>> Start Excerpt provided

Once in a while, events in one’s life become such a comedy of errors that one can’t make this stuff up if one tried.  Today was that day.

Several months ago my husband bought a high-caliber rifle (he does not hunt but he enjoys target shooting).  He has been wanting to shoot the new rifle for many weeks.  Although we have plenty of room on our property to shoot it safely, our dog is petrified by the sound of gunfire so we avoid shooting practice unless the dog is not around, which is, like, never.

My husband joined a gun club that has a very nice shooting range.  But joining was a story in and of itself.  The gun store in town, whose proprietor is a Member of the Board at the range and is in charge of membership, has irregular hours, and the gun store was never open when my husband could get there, so joining up took many weeks of attempts.  Then, when he wanted to go to the range, something always got in the way:  weather (too hot, too buggy, too rainy), hours incompatible with his work schedule, or people visiting us for the summer, making it difficult for him to excuse himself from the company.

But today was the day!  He planned his work carefully so that he could get off exactly at 5 pm, jump in the car, and reach the range with plenty of time to shoot his rifle before closing time.

As they say:  man plans . . . and G-d laughs.

Today I spent the day cooking and baking.  I have friends coming for Shabbat and they are as picky about food as I am – – meaning, we all love good, home-cooked food made with wholesome, natural ingredients, lots of vegetables, salads, exotic flavors, and whole grains.  That kind of cooking takes a lot longer than convenience-food cooking, but it’s definitely worth it.  There’s nothing quite so wonderful as sharing a hearty meal that’s been carefully prepared with good friends and a few l’chaims.   Also, I don’t like to usher in the Sabbath under pressure with the clock ticking.  So I start cooking 1 – 2 days in advance of Shabbat so I can be relaxed and ready well in advance of my guests’ arrival.

I decided to grill some chicken.  First, I made a wood fire in the campfire area.  Only a few days ago, it had been used for hot dogs, hamburgers and toasted marshmallows, but today, I was going to grill some amazing, quality chicken by searing the skin at high temperature till crisp, then reducing the fire to cook it slowly so it was nice and juicy and tender.  It looked and smelled so good that at the last minute I decided to grill a couple of extra pieces, so I could freeze them and serve them next week.  When the first batch of chicken was done, I put it in the house.  When I pulled the second batch off the fire, I put it in a disposable aluminum pan and rested it on top of my car which was parked alongside my house’s front entry way.  While the chicken cooled down, I was busy cleaning up the grilling tools and the fire pit ashes.

>> End Excerpt provided
>> Start Extracted data

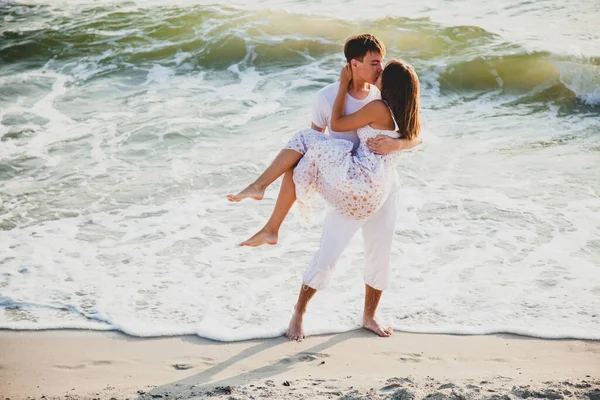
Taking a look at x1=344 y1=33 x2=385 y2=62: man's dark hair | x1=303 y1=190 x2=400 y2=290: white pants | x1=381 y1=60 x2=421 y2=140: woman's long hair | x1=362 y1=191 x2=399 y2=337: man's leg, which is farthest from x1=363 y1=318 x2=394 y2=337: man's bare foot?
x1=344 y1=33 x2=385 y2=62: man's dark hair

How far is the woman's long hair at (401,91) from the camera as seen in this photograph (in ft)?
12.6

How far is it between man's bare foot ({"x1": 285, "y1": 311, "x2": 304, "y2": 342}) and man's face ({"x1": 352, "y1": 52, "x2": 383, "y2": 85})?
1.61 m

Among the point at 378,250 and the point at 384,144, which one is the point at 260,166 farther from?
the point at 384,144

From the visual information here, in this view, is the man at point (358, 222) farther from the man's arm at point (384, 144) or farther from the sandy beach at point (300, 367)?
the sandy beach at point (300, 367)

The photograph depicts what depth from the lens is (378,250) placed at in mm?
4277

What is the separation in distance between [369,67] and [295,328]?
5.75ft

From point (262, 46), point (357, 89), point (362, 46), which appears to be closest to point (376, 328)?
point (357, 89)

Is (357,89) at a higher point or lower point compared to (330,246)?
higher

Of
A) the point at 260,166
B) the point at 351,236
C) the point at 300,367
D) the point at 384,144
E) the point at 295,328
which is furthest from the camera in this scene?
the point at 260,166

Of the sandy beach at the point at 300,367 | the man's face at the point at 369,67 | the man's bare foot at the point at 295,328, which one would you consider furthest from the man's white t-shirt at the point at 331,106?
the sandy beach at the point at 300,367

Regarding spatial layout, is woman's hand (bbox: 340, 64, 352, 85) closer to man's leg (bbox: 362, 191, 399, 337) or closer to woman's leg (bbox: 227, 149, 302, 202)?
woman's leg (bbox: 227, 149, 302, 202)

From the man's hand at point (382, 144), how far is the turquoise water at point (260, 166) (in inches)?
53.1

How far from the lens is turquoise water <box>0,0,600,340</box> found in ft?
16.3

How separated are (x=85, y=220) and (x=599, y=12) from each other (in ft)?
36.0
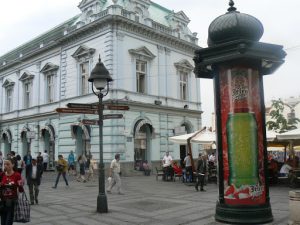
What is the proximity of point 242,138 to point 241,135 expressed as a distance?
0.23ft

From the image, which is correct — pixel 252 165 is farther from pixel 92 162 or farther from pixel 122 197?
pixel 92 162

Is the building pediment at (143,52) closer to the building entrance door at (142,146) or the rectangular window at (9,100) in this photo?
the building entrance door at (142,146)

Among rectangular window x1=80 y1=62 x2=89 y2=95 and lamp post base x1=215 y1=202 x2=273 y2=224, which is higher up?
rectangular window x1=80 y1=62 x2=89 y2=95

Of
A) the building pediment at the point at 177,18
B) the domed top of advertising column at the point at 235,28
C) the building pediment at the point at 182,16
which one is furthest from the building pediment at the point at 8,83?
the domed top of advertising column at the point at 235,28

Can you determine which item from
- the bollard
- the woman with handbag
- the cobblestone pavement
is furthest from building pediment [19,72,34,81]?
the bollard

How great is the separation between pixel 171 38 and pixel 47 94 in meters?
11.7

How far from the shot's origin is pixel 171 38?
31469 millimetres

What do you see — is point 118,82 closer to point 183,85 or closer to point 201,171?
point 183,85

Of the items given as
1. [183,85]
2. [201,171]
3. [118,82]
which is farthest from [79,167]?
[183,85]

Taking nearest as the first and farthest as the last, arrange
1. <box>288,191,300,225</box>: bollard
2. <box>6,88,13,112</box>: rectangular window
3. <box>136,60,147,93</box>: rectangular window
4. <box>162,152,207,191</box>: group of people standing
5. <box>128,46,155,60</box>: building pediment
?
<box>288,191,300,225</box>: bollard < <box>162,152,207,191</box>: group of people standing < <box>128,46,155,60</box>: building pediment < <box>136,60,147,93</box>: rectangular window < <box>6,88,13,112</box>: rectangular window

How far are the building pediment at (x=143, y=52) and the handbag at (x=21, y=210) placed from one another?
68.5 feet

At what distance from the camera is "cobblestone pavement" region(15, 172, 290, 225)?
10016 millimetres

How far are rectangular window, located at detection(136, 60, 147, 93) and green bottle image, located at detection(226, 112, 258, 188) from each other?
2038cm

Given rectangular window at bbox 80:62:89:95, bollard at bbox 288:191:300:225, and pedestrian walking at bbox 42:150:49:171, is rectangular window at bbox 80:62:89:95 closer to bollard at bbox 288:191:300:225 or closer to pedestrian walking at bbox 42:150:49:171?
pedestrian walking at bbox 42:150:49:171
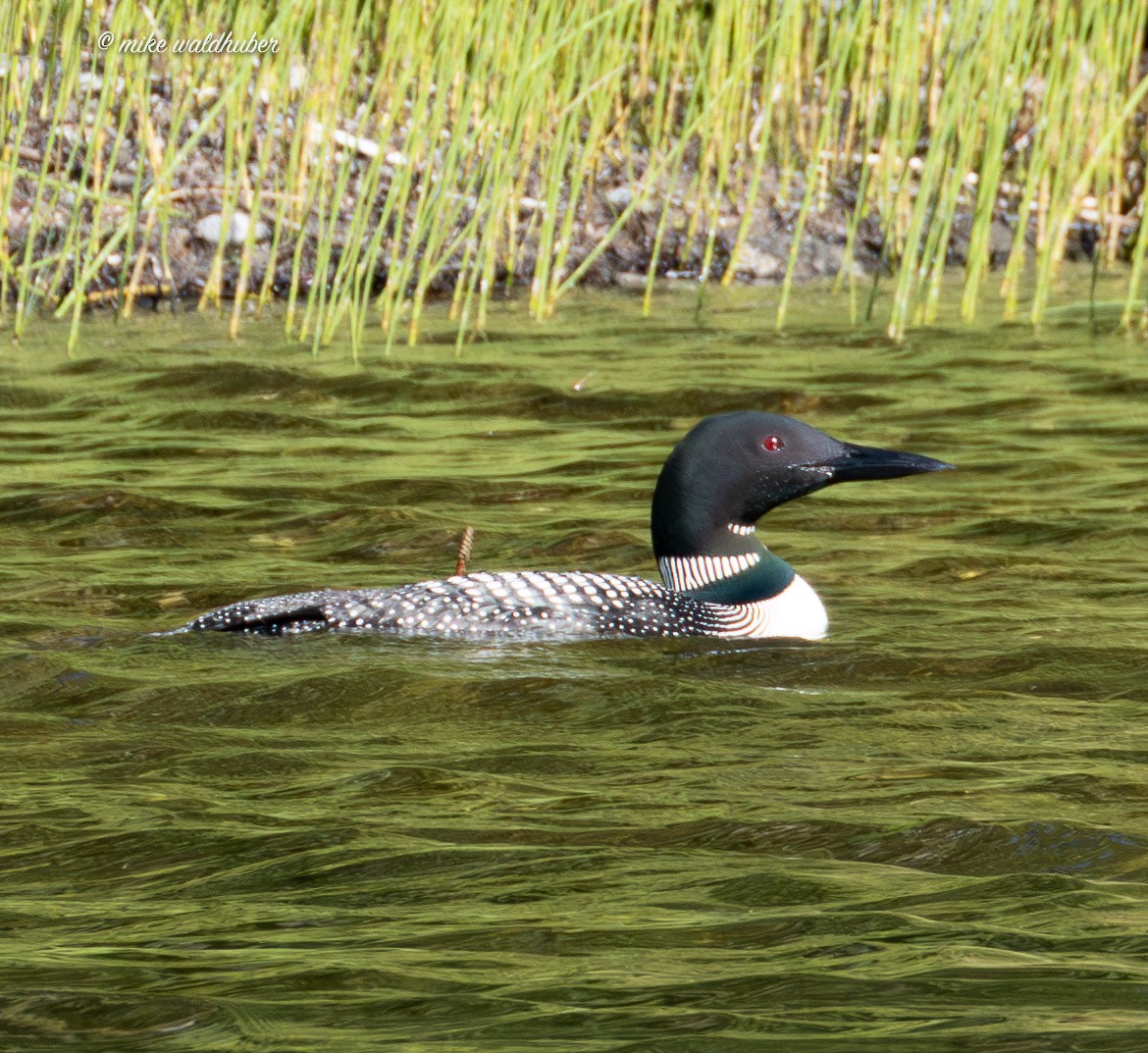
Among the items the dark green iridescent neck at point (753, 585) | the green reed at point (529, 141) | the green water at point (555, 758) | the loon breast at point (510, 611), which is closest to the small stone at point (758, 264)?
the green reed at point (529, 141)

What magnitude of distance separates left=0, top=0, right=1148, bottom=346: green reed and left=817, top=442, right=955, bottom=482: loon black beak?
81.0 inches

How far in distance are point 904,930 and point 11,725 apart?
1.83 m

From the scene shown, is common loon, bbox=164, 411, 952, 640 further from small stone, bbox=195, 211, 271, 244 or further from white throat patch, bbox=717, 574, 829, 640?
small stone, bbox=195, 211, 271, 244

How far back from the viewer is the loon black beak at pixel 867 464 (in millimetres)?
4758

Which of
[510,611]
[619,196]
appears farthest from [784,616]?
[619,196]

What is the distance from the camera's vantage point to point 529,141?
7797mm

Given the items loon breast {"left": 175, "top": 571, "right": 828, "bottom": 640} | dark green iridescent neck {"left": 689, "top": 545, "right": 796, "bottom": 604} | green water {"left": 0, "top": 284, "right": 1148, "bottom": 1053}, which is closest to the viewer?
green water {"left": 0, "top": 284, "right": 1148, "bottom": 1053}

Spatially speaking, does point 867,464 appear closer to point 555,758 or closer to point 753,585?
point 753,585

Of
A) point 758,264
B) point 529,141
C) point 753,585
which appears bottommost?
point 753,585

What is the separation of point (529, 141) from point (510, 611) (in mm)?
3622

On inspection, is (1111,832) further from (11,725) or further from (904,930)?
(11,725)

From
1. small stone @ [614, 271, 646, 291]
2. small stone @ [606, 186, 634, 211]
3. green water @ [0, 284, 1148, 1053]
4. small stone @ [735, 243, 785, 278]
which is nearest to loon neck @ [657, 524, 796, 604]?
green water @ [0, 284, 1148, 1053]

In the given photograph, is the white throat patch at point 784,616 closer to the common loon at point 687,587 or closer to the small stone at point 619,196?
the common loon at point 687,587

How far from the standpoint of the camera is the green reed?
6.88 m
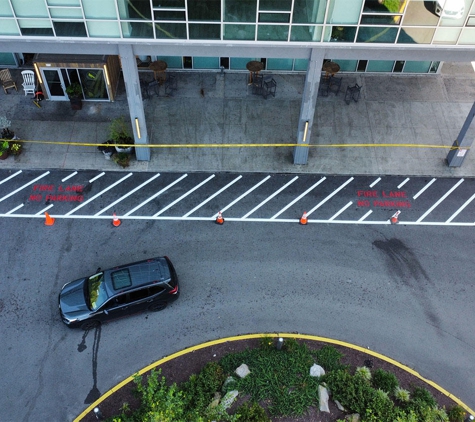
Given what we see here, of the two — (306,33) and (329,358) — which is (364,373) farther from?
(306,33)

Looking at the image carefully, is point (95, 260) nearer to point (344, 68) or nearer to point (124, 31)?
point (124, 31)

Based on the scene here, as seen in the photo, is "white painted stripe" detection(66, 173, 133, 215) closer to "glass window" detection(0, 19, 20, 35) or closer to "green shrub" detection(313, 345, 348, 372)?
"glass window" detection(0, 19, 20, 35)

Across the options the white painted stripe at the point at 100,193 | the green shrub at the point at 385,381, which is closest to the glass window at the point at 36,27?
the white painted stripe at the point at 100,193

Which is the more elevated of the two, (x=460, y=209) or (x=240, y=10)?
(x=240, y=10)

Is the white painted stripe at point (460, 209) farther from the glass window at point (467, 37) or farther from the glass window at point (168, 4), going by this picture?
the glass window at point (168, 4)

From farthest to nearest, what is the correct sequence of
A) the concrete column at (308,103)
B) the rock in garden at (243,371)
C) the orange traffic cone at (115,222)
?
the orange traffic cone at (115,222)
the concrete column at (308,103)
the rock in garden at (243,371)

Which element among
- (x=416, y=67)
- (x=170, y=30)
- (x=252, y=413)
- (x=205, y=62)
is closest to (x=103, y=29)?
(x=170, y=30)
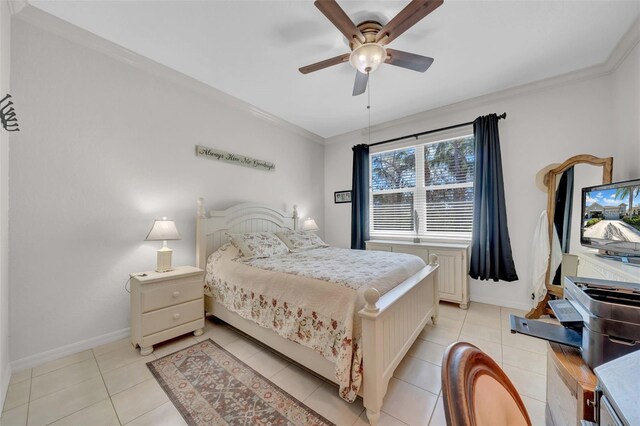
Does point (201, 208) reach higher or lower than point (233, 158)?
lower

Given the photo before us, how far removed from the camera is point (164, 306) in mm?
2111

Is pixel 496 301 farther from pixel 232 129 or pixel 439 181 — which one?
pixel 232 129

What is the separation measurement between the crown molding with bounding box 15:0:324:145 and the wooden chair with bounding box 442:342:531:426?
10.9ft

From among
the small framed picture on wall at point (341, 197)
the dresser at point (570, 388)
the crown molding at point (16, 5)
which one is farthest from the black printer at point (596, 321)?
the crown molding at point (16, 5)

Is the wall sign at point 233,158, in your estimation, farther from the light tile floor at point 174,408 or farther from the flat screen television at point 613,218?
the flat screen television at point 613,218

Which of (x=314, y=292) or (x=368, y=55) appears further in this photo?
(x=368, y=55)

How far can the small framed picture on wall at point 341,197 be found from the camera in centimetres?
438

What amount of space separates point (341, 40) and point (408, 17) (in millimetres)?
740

>> End Extracted data

Set tasks:
1. Answer these about the story of the rifle and the grilled chicken:
(a) Why does the couple avoid shooting on their own property?
(b) Who handles membership at the gun club's range?
(c) Where did the writer set the second batch of chicken to cool?
2. Carry on the story of the rifle and the grilled chicken from its last sentence.
The lines that come after the story are separate material and have nothing to do with it.

Response list:
1.
(a) Their dog is petrified by the sound of gunfire, and the dog is almost always around.
(b) The proprietor of the gun store in town, who is a Member of the Board at the range.
(c) In a disposable aluminum pan on top of the writer's car, parked alongside the house's front entry way.

2.
Five o’clock came and my husband quickly put his rifle in the back of the car and off he went.  As I waved goodbye I suddenly remembered:  my chicken was on top of the car!!!

One thing about living in a rural area in the Maine woods, is that cellphone reception is pretty iffy.  And just beyond our driveway on the road, there is no cellphone reception at all.  I tried calling, I tried texting – – to no avail.  The call was not getting through.

Finally I texted:

#STOP THE CAR!  MY PAN OF CHICKEN IS ON TOP OF THE CAR!!!

I was cooling it down.

When my husband finally got cellphone reception and got my text message, he was 5 miles from home.

He stopped the car, but there was no chicken on the roof.

(How he missed seeing a flying chicken, I don’t understand!)

But, to his credit (what a guy!), he turned the car around, and backtracking, he started looking for the chicken on the road.

He found it about a quarter-mile from our house.  And after putting the chicken in the car (other than a little gravel that I washed off, not really worse for the wear; luckily he got to it before it was eaten by a wild animal or run over by a truck), he brought that chicken all the way back home instead of going to the rifle range!

Have you ever said exactly the wrong thing at the wrong time?  Because instead of saying “thank you,” I said,

“Where’s the fork?”

And before I could say another word, he was backing down the driveway and went off to look for that fork!

(He did not find it.)

So that is my story of the Flying Chicken.

Tomorrow my husband is hoping to go to the range.

We are not serving the Flying Chicken to our Shabbat guests.

But my husband and I will eat it.  It’s too good to waste.